К зиме вернулся уже без особого парада. На попутной машине приехал, но с деньгами, и довольно легко согласился устраиваться на работу в колхозе. Да не судьба, видать. Председателем правления к тому времени стал Семен Михеев. Саня на порог конторы, а тот ему: «А-а, длиннорублевый пожаловал. Милости просим, коровник по тебе давно слезы льет!» И предложил скотником поработать. Ты, говорит, шустрый больно, около коров на подхвате в самый раз твое место. У них хвосты тоже длинные…
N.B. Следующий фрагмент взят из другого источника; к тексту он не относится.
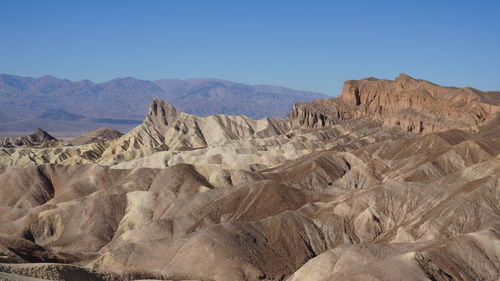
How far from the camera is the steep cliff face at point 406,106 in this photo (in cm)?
14212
Куражился Михей, в председательском кресле сидючи. А то не подумал, что всю семью Осокиных тем оскорбляет, в поруху вводит. Не тем, конечно, что в скотники идти предложил. Что в том зазорного для сельского человека, если действительно надо. Но как все это преподнес: с мстительным желанием уязвить, принизить, отыграться за былое непослушание. Саня не сдержался, ответил ему в том же духе, «дураком с печатью» назвал. Михей за телефон хватался, чтобы в милицию позвонить, как же — оскорбление при исполнении. Саня в тот же день ушел из села налегке. Собирался в райцентре подходящей работы поискать, да через несколько дней получили от него письмо, отправленное с дороги к лесным краям…
Всякий раз, думая о Сане, Полина обращается к этому роковому дню с одним и тем же безответным вопросом: могло ли быть все по-другому, если бы Саня еще тогда остался работать в колхозе? Михей Михеем, век бы таких людей на своем пути не встречать, но и в самом Сане после его победного возвращения с лихим заработком поселилась какая-то душевная суетливость, словно легкие деньги худым ветром просквозили его и выдули все, что с детства закладывалось осмысленным трудом, родительским наставом, первым опытом сердечным.
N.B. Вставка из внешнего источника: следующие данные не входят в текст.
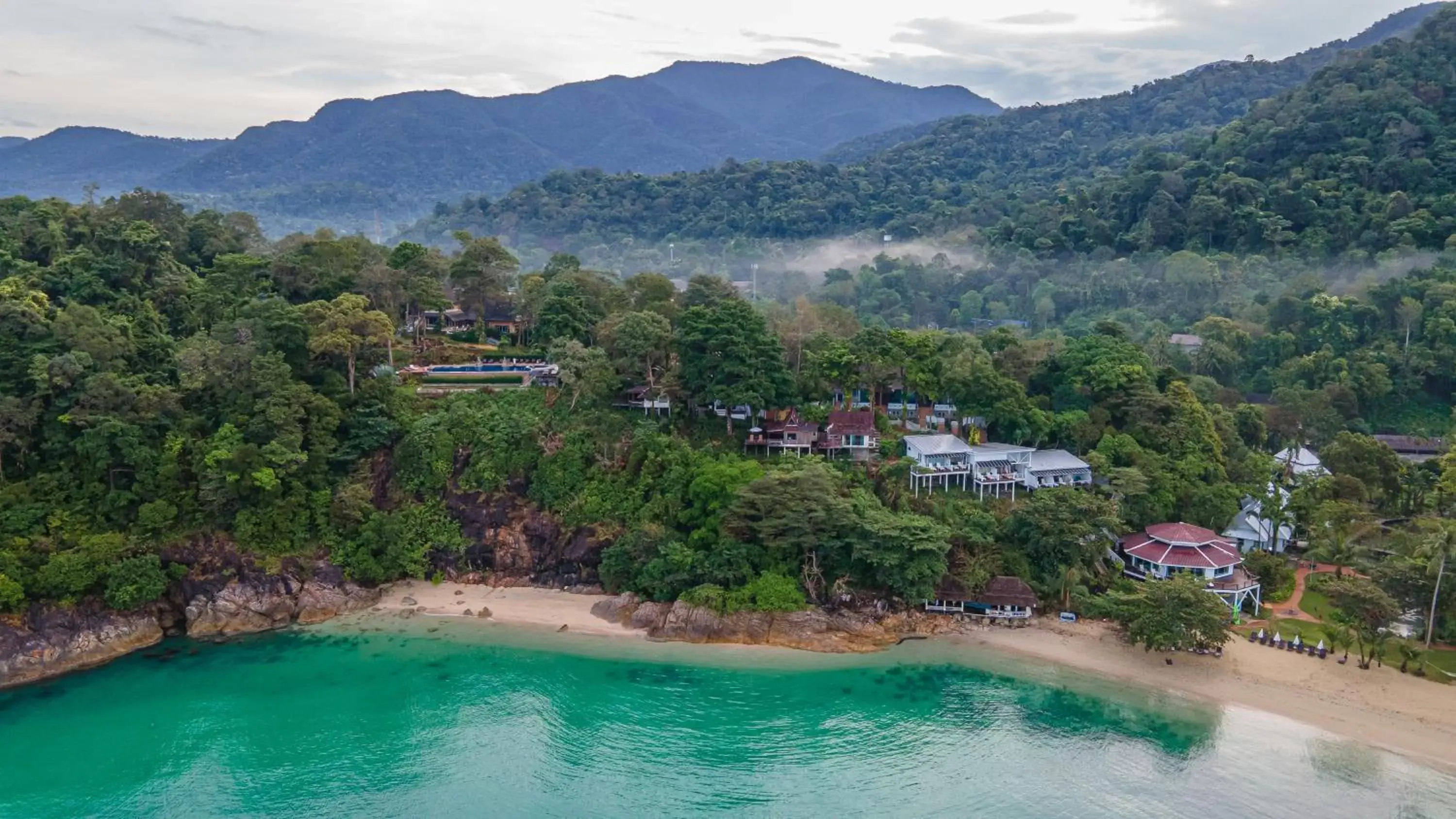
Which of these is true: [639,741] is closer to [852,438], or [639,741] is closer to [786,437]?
[786,437]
Осознание этой неизлечимой Саниной болезни придет к ней значительно позже, через долгие годы бесплодных надежд и гореваний. А в ту пору у Полины под сердцем вместе с будущей Валей-Валюшей угнездилась неотвязная тревога за мужа, которая довольно скоро начала оправдываться. Вдруг перестали приходить письма. На телеграмму, посланную по адресу его последней весточки, никто не ответил. Печальную ясность внесло письмо от старшего брата.
Анатолий сообщал, что Саня попал в нехорошую историю. Взялся сопровождать вагоны с лесом, которые шли незаконным путем. Вручили ему сопроводительные бумаги, маршрут следования и пачку денег для быстрейшего проталкивания груза на станциях переформировки составов. Сказали, к кому и как обращаться на конечном пункте… Впрочем, для Сани, как выяснилось потом, это был не первый рейс. Удачные поездки щедро оплачивались. Неудачная — привела на скамью подсудимых, причем только Саню. На одной из промежуточных станций милиция поинтересовалась щедрым на «подмазку» сопровождающим и подсадила ему в попутчики своего сотрудника. Почуяв неладное, адресат от груза отказался. Когда же потребовали объяснений у отправителя, там предъявили совсем иные копии накладных на груз, с иным адресатом, и собственноручной подписью сопровождающего. Бумаги, что были у Сани, к тому же заполненные им самим, признали поддельными, а Саню — единственным похитителем пяти вагонов леса… Строго предупрежденный сообщниками, что за один «случайный» рейс ему дадут меньший срок, нежели за участие в организованном групповом хищении (ну и, само собой, за молчание — отблагодарят, а за провал — не простят), Саня все взял на себя и получил пять лет заключения.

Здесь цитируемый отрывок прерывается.